Но словно опровергая убеждение Рози, что с нее довольно, они с Авророй находились в одном из периодов, когда их взаимное раздражение достигло предела. Вообще-то она любила Аврору — ведь они знали друг друга уже сорок лет. Были, разумеется, и другие периоды, когда они прекрасно ладили, даже не задумываясь об этом. Бывали и периоды, когда она не любила Аврору, а ее тщеславие и эгоизм вкупе с вечным высокомерием становились буквально невыносимы.
Рози думала, что сейчас у них был именно такой период: она не только не любила Аврору, но едва выносила ее. Она даже слышать не хотела, как та распевает под душем свои оперные арии. Рози этого было довольно, чтобы схватить тесак для мяса, будто она собиралась угробить ее. Иногда она чувствовала, что могла бы угробить Аврору, когда та не представляла собой никакой угрозы, а просто сидела и смотрела по телевизору мыльные оперы, совершенно довольная собой.
— Беда Авроры в том, что она плохо переносит свою удачу, — сказала Рози генералу. — Она прекрасно держится, когда проигрывает, именно тогда ее нельзя не любить. Но стоит ей начать выигрывать, это уже другая история. Тогда никто, кроме собственной персоны, ее не интересует.
— Я думаю, ты права, — согласился генерал. — Я определенно ее больше не интересую.
Обдумав с минуту то, что сказала Рози, генерал решил, что ее теория представляется ему очень правильной. Аврора всегда была склонна к высокомерию, и любая ее удача могла многократно усилить эту тенденцию.
— Когда она выигрывает, чувствуешь себя словно на аудиенции у королевы, — прокомментировала Рози, пока они с генералом перебирали кости домино, решая, кому начать.

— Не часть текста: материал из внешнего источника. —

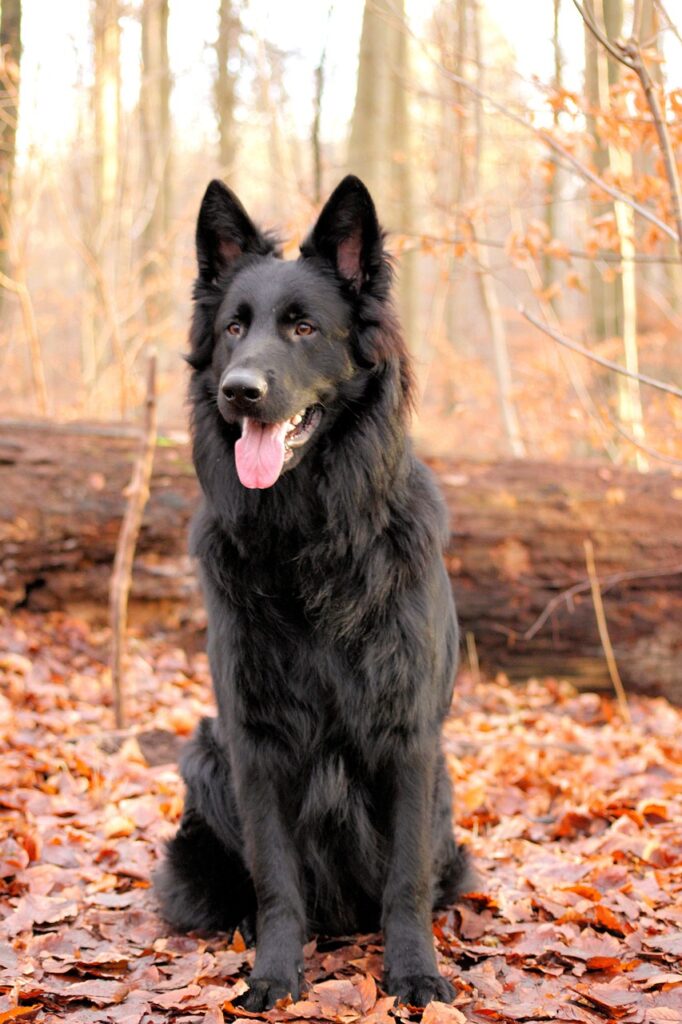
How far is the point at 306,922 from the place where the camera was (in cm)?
292

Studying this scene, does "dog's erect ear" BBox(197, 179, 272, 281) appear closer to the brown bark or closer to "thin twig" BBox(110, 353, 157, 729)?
"thin twig" BBox(110, 353, 157, 729)

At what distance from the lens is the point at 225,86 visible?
1455cm

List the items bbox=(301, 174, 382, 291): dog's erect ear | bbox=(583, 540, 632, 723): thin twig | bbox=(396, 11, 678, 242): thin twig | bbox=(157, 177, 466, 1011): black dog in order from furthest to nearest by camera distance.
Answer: bbox=(583, 540, 632, 723): thin twig → bbox=(396, 11, 678, 242): thin twig → bbox=(301, 174, 382, 291): dog's erect ear → bbox=(157, 177, 466, 1011): black dog

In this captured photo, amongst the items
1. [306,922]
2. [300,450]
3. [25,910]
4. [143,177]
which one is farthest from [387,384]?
[143,177]

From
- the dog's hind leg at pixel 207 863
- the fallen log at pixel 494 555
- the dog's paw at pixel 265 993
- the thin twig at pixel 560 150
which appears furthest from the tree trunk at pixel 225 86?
the dog's paw at pixel 265 993

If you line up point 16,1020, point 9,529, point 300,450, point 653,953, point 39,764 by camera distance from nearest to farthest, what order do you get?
point 16,1020 → point 653,953 → point 300,450 → point 39,764 → point 9,529

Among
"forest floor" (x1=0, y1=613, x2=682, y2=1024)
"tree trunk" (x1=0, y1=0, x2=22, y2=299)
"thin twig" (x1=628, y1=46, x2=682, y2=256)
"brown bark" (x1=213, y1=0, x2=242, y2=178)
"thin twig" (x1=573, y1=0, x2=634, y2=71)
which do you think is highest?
"brown bark" (x1=213, y1=0, x2=242, y2=178)

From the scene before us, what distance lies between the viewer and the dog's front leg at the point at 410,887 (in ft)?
8.94

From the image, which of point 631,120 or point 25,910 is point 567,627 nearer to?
point 631,120

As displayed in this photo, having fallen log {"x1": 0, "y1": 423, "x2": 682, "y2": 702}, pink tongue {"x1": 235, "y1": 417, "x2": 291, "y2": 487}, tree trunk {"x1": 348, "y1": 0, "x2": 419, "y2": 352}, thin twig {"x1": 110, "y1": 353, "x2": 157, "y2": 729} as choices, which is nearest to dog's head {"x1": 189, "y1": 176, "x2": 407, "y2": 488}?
pink tongue {"x1": 235, "y1": 417, "x2": 291, "y2": 487}

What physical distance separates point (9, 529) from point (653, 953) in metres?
4.87

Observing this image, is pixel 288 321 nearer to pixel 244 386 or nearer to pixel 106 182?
pixel 244 386

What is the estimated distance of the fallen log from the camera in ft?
21.1

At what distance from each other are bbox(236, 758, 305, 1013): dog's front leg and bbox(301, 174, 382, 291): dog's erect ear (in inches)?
65.8
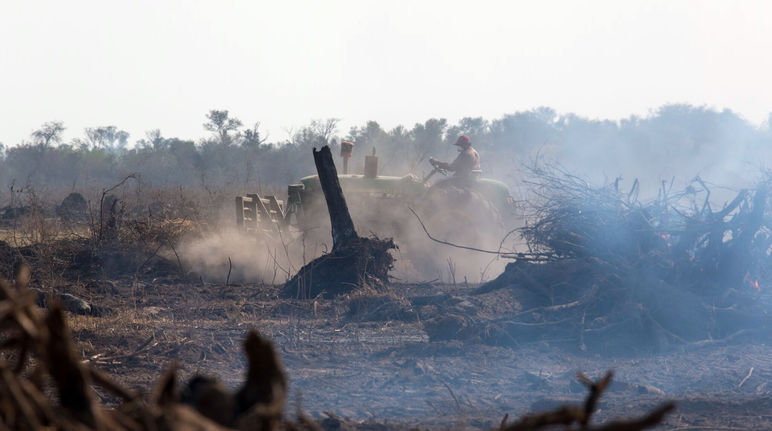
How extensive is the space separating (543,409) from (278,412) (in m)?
4.98

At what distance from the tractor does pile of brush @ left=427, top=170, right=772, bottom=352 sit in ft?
12.3

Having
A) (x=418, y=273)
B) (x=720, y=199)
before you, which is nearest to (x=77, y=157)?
(x=720, y=199)

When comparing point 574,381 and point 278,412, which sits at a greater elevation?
point 278,412

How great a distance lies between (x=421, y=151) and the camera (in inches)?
1993

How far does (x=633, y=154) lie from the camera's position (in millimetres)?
58125

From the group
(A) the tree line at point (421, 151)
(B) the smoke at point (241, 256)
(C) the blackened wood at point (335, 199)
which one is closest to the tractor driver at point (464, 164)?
(B) the smoke at point (241, 256)

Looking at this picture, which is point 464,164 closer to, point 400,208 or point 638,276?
point 400,208

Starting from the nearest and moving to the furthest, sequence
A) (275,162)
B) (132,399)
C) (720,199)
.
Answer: (132,399), (720,199), (275,162)

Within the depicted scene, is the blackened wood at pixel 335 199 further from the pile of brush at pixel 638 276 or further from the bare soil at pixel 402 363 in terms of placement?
the pile of brush at pixel 638 276

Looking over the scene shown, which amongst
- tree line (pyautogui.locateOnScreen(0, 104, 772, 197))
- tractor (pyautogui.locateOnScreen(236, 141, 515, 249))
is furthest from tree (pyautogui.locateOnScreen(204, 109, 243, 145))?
tractor (pyautogui.locateOnScreen(236, 141, 515, 249))

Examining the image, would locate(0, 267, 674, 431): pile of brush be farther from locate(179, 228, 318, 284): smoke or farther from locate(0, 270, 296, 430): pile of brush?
locate(179, 228, 318, 284): smoke

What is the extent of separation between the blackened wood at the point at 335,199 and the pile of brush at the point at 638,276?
8.97ft

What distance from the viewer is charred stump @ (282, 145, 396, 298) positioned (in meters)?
11.6

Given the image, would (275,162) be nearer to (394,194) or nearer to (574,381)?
(394,194)
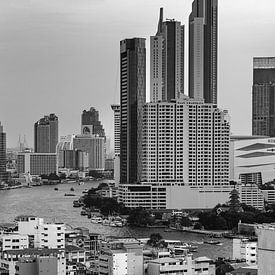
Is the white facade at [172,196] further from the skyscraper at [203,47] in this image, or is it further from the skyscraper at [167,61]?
the skyscraper at [203,47]

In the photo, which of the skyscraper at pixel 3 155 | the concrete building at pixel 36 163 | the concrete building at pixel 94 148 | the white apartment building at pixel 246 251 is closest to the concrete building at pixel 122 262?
the white apartment building at pixel 246 251

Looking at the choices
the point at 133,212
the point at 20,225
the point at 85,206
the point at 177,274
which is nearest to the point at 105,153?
the point at 85,206

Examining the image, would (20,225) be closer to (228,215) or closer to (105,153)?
(228,215)

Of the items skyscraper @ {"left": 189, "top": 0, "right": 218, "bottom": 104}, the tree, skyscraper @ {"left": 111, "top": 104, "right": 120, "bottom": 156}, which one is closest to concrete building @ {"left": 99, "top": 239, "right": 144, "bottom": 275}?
the tree

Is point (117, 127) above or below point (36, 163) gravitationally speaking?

— Если не у императрицы, — поправил ее генерал.
Как всегда, говоря плохо об Авроре, Рози почувствовала себя виноватой. Ведь, в сущности, Аврора сделала ей очень много хорошего. Ведь это она просидела с ней в больнице целую ночь, когда ее младший сын, Громилка, чуть не умер от ревматического воспаления. На самом деле всегда, когда кто-нибудь из ее семерых сыновей тяжело болел или попадал в крупные неприятности, именно Аврора, а не ее очередной мужчина, была рядом, пока беда не уходила.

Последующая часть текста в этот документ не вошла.